EXERCISE
Could you repeat the whole listing below exactly, omitting any picture it holds?

DATA PROVIDED
-.-.-

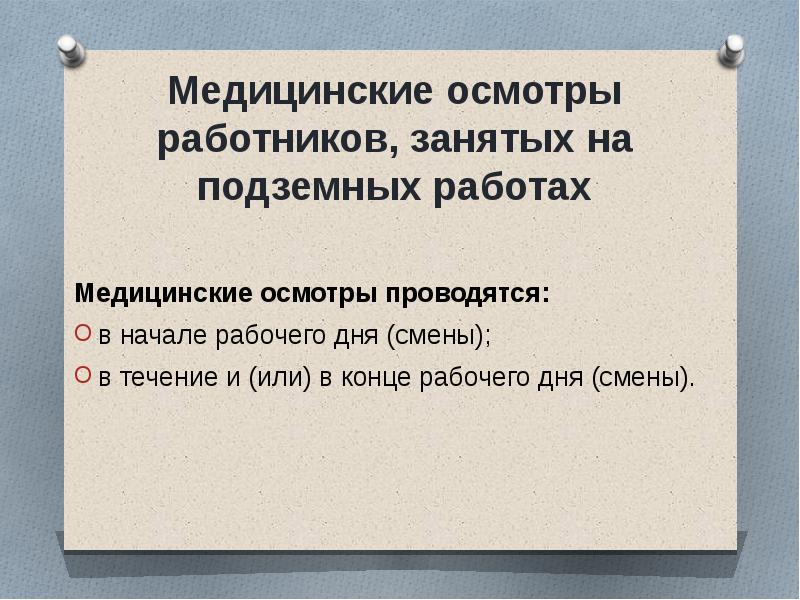 Медицинские осмотры работников, занятых на подземных работах

Медицинские осмотры проводятся:

в начале рабочего дня (смены);

в течение и (или) в конце рабочего дня (смены).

-.-.-

RESULT OF THE TASK
 Медицинские осмотры работников, занятых на подземных работах

Медицинские осмотры проводятся:

в начале рабочего дня (смены);

в течение и (или) в конце рабочего дня (смены).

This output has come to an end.